Recently I found out about great dplyr.spark.hive
package that enables dplyr
frontend operations with spark
or hive
backend .
There is an information on how to install this package in package's README :
options(repos = c("http://r.piccolboni.info", unlist(options("repos"))))
install.packages("dplyr.spark.hive")
and there are also many examples on how to work with dplyr.spark.hive
when one is already connected to hiveServer
- check this.
But I am not able to connect to hiveServer
, so I can not benefit from the great power of this package...

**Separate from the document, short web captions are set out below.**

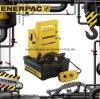 Enerpac 유압 펌프 PU 시리즈, 경제 전기 펌프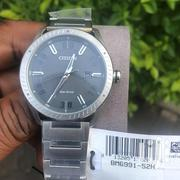 Citizen Eco-drive Watch | Watches for sale in Greater Accra, Airport Residential Area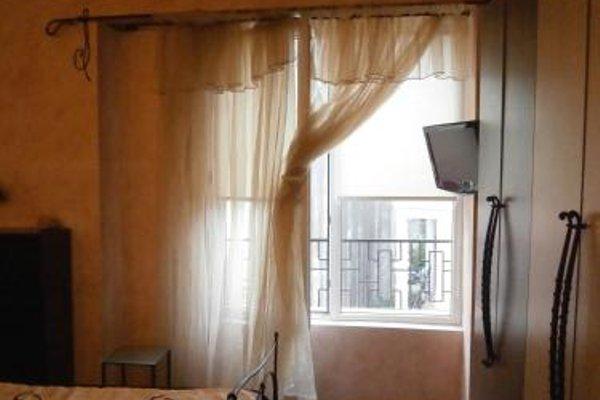 Kiril i Metodii Square Apartment - фото 16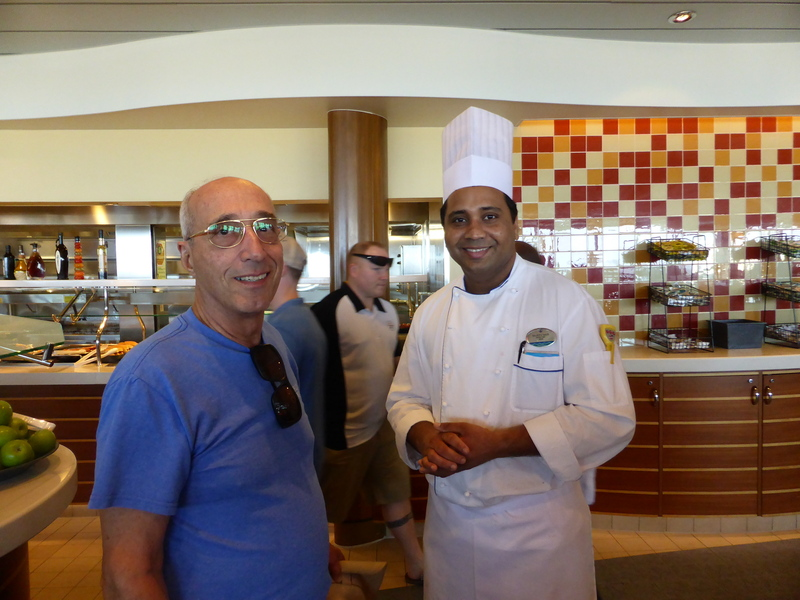 With Head Chef - Allure of the Seas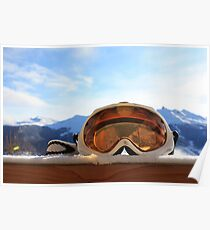 Ski Goggles Poster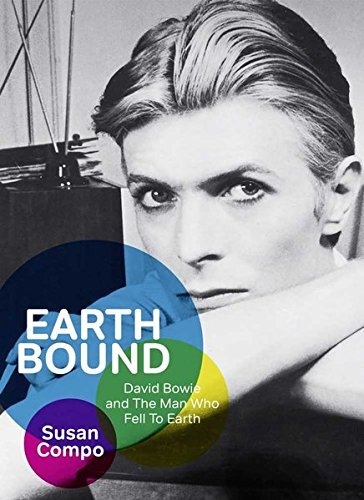 Bowie earthbound book libro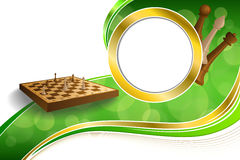 Background abstract green gold chess game brown beige board figures circle frame illustration Royalty Free Stock Photos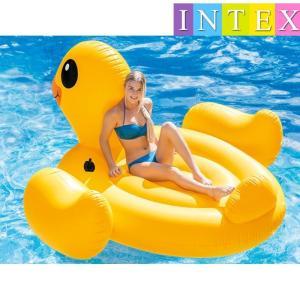 INTEX アヒルフロート ビッグサイズ 浮き具 ボート 浮き輪 ビーチフロート 浮輪 うきわ ウキワ 夏 プール 海水浴 水遊び 川遊び リゾート|mignonlindo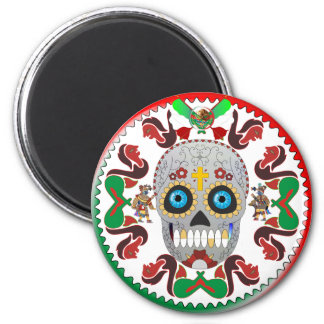 Magnet-Day-of-the-Dead-Ver-1 Magnet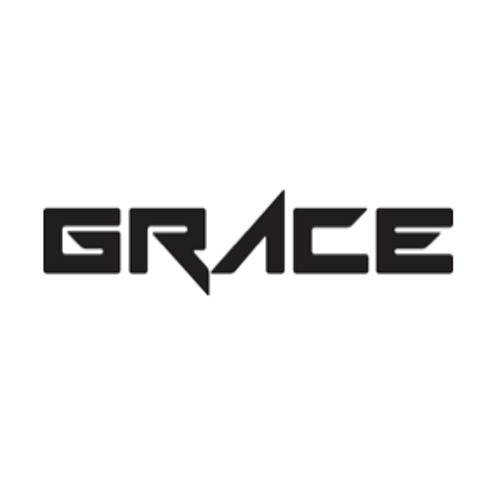 GracemusicTO's avatar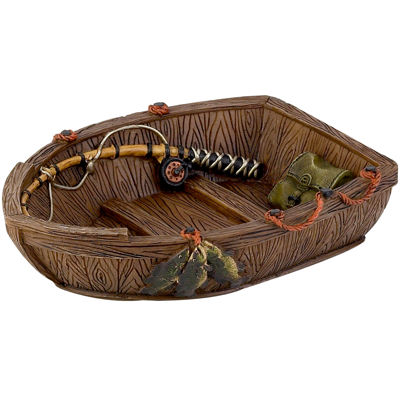 Avanti Rather Be Fishing Soap Dish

I've tried such commands, but they did not work out. Does anyone have any solution or comment on what am I doing wrong?
> library(dplyr.spark.hive,
+ lib.loc = '/opt/wpusers/mkosinski/R/x86_64-redhat-linux-gnu-library/3.1')
Warning: changing locked binding for ‘over’ in ‘dplyr’ whilst loading ‘dplyr.spark.hive’
Warning: changing locked binding for ‘partial_eval’ in ‘dplyr’ whilst loading ‘dplyr.spark.hive’
Warning: changing locked binding for ‘default_op’ in ‘dplyr’ whilst loading ‘dplyr.spark.hive’
Warning messages:
1: replacing previous import by ‘purrr::%>%’ when loading ‘dplyr.spark.hive’
2: replacing previous import by ‘purrr::order_by’ when loading ‘dplyr.spark.hive’
>
> Sys.setenv(SPARK_HOME = "/opt/spark-1.5.0-bin-hadoop2.4")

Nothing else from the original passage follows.